Two recent animated movies I watched with my sons over the break — Ron’s Gone Wrong and The Mitchells vs the Machines — deal with the themes of social media, modern tech giants, and the fears that all those hours of staring at our phones, tablets and computer screens is getting in the way of real human connection among family and friends. As far as animated children’s movies go, both movies are really good, but I think Ron’s Gone Wrong had more to say about kids being addicted to social media and their phones in unhealthy ways, featuring iPhone-in-a-rolling-robot devices called “B-Bots.”
If a modern piece of pop culture fiction features a tech giant, there’s a good chance the CEO will be an openly sinister caricature of either Steve Jobs, Bill Gates, or Mark Zuckerberg. And there’s about a 90 percent chance that the character will have a big product unveiling scene like Jobs used to do with new Apple products, unveiling the plot-driving product that will seem miraculous but have some hidden dark side. There’s a good chance the character will offer some darkly ironic slogan, like, “now, everything in our lives is in the palm of my hand.”
If a movie or tv show features everyone using a new kind of technology, there’s a 50-50 chance that technology will turn out to be a secret form of mind control, or force people to buy things, or be enormously dangerous in one form or another, or the artificial intelligence will turn “evil” and start attempting to enslave humanity. The hero of the story will almost always be someone who doesn’t use the technology, and who does things the old-fashioned way, finding it simpler, more honest and virtuous than all of this modern convenience – “a Timex watch in a digital age,” as the villain taunts in Live Free or Die Hard.
So, here’s the thing: If seemingly everyone is wary, suspicious, or worried about the influence of these products, companies, and corporate titans… why are so many people still using those devices and on those social media networks? If we fear social media and our ubiquitous smartphones are manipulating us, controlling us, corrupting us, or making us dumber . . . how is it that 85 percent of Americans own a smartphone? (TikTok is more or less an extension of Chinese intelligence, and yet everybody under age 25 seems to be using it.)
Is it simply a matter of convenience and laziness? Or is it that we realize that as demonic as these devices and networks may seem in fiction, in real life, they’re… just sort of there? Facebook lost a half-million daily active users in three months in early 2021 – — not exactly a mind-controlling hypnotic device, then. It may seem like everyone is on a particular social media network, but they aren’t; Twitter has significantly fewer users than other sites and apps like Facebook, YouTube, and Instagram – and in the U.S., just 10 percent of tweeters contributed 92 percent of tweets in 2020. We say we can’t live without our phones, and yet we are absent-minded enough to lose about 70 million smartphones per year.

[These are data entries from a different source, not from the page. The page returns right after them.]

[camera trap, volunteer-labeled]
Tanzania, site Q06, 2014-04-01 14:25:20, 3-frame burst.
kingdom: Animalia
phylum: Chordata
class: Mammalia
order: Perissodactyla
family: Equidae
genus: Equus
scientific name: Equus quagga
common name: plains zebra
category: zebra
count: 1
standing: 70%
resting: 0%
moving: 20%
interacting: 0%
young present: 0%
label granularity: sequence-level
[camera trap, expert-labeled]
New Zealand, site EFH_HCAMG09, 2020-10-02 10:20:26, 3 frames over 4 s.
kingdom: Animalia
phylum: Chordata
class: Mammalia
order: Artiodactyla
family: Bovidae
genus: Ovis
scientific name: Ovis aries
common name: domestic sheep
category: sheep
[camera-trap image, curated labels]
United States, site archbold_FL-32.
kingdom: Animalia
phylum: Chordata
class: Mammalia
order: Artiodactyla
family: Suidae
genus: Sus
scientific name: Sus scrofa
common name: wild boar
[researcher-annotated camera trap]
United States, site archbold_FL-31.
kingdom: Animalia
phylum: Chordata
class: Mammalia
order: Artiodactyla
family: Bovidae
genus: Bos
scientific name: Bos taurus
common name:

In real life, these new technologies are not quite as pervasive, ubiquitous, and all-seeing and all-controlling as their fictional counterparts.
Our souring feelings towards big tech are complicated; some people are livid with social-media companies for suppressing voices and shutting down discussion of topics like Hunter Biden’s laptop; some worry that the tech companies are helping extremist views flourish and proliferate. Others worry about privacy, and those seemingly all-knowing algorithms after hearing stories like how Target learned that a teenage girl was pregnant from her shopping habits. We rightfully worry whether kids and teenagers can handle the open sewer that is some corners of the Internet; we don’t want kids and teenagers picking up bad and self-destructive ideas like cutting themselves and eating disorders. But most of us also know that simply banning kids from certain social networks until they’re 18, as Peggy Noonan recommended this weekend, is likely to work about as well as other efforts to keep adult materials from teenagers. Ban them from TikTok, Instagram, and YouTube and they’ll just move on to other online ways of communicating with each other.
In the end, most of our problems with social media and new technology are with the users, or how it is used. Our technology problems are, at heart, human being problems. Technology doesn’t change us, so much as it reveals us.
Then again, the consistent sinister portrayal of Big Tech in pop culture may reflect the mentality of screenwriters and directors who were familiar with one way of doing things in Hollywood a decade or two ago, and who now feel overwhelmed, trying to catch up with an entertainment environment dominated by streaming services. Are some of us inclined to believe that anyone who comes along and tries to get us to change the way we’ve always done things must have a sinister agenda? Lord knows that’s the way I feel every time our publishing system changes.